**The Urgent Need for Devolved Economic Renewal in Neglected Regions**
Across both wealthy and developing nations, regions that fall behind economically face a dangerous downward spiral when hit by adverse shocks, unless they receive timely, well-informed financial support. This core lesson, drawn from successful renewal efforts over the past 50 years, highlights a critical failure of highly centralized economic management, as seen in the UK Treasury’s approach. The problem is exacerbated by financial markets, which, contrary to the „market knows best” ideology, tend to withdraw capital from struggling areas and redirect it toward already successful regions like London. This has led to a devastating investment gap, where provincial cities are deemed as risky as junk bonds compared to the capital, breeding deep-seated neglect and despair. This sense of abandonment has manifested in significant political upheavals, such as the UK’s Brexit vote, and social unrest akin to the „deaths of despair” in neglected American communities, underscoring the severe consequences of spatial economic divergence.
**Successful Models of Renewal Through Localized Finance and Initiative**
Effective counterstrategies involve sustained public financial transfers that are decentralized and managed through local institutions. Germany’s reunification offers a powerful example: a 30-year, cross-party program of massive financial support, decentralized via local banks and public development bank KfW, boosted East German productivity from 20% to 85% of the West’s level. Similarly, Pittsburgh reinvented itself after its steel industry collapsed by leveraging America’s devolved governance, local leadership, universities, and business support. The common thread is that renewal cannot be imposed from the center; it requires local initiative where community leaders confront decline without nostalgia, envision a new future, and experiment with solutions.

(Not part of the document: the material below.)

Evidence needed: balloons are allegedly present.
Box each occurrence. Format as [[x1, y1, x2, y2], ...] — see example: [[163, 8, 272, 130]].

Other assets, like universities in England or cultural strengths in Colombia’s Atlantic-Caribbean region, can be catalysts, but they need localized financial systems that invest in scaling up local opportunities rather than channeling savings abroad.
**The Path Forward: Embracing Uncertainty and Decentralized Learning**
The recent crisis in Scunthorpe, UK—where a steel plant’s sudden closure prompted emergency nationalization—illustrates both the potential for action and the limitations of a centralized system. True renewal demands that communities embrace radical uncertainty, asking questions without known answers and fostering rapid learning through parallel experiments and trial and error. China’s economic transformation under Deng Xiaoping exemplifies this, as he decentralized governance, set ambitious regional targets, and created a „laboratory” for development through inter-regional competition and learning from neighbors. The remedy for left-behind regions is clear: devolved governance combined with large, sustained fiscal transfers that empower local institutions and communities to learn and adapt. While unrest may force governments to act, the goal should be proactive acceptance of this model to prevent further divergence and build inclusive, resilient economies.
Ez a cikk a Neural News AI (V1) verziójával készült.